Collect US Stock Data

For the sake of convenience, before collecting the full dataset, we recommend collecting the free sample dataset first. Having it available will allow you to execute the example data queries as written, without having to modify them to point to the full dataset.

The US Stock data bundle contains both minute and daily data, but most of the lectures only utilize the daily data.

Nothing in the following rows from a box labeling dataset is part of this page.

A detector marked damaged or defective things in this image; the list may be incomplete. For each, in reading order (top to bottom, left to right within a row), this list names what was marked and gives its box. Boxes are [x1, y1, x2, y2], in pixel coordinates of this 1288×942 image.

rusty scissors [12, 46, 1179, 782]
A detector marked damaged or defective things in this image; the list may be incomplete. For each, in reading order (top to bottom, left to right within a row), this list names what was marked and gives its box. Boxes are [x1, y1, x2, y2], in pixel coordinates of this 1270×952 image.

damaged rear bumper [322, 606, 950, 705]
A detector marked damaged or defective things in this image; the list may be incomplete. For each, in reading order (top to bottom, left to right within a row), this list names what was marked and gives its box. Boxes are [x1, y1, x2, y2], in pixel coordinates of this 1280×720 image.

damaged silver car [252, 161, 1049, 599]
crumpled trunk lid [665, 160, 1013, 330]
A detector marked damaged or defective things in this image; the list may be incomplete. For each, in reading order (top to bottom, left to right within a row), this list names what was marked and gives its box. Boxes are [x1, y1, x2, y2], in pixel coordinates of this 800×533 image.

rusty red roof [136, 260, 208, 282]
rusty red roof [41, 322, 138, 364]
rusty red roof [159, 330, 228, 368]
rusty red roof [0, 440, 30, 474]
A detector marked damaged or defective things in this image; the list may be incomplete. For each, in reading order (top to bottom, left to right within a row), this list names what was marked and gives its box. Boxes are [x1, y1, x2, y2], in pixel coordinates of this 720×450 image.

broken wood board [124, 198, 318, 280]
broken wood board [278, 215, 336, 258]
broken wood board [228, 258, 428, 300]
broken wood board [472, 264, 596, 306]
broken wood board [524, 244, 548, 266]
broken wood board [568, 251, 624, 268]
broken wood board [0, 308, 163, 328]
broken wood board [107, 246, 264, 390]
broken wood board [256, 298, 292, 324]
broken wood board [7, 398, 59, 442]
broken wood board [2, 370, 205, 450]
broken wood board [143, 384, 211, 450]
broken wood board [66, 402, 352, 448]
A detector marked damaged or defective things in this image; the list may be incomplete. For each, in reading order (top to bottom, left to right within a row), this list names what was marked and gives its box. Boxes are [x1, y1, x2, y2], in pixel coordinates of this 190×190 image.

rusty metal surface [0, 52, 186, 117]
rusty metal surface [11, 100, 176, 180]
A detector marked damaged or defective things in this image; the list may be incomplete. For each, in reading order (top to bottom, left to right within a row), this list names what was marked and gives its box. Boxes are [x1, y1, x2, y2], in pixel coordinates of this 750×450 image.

For the few lectures that do use minute data, the free data bundle provides adequate coverage. Collecting the full dataset with minute data takes approximately 12-15 hours, versus only a minute for the daily data, so in this notebook we will only collect the daily portion of the bundle. However, the full minute dataset can also be used for the lectures.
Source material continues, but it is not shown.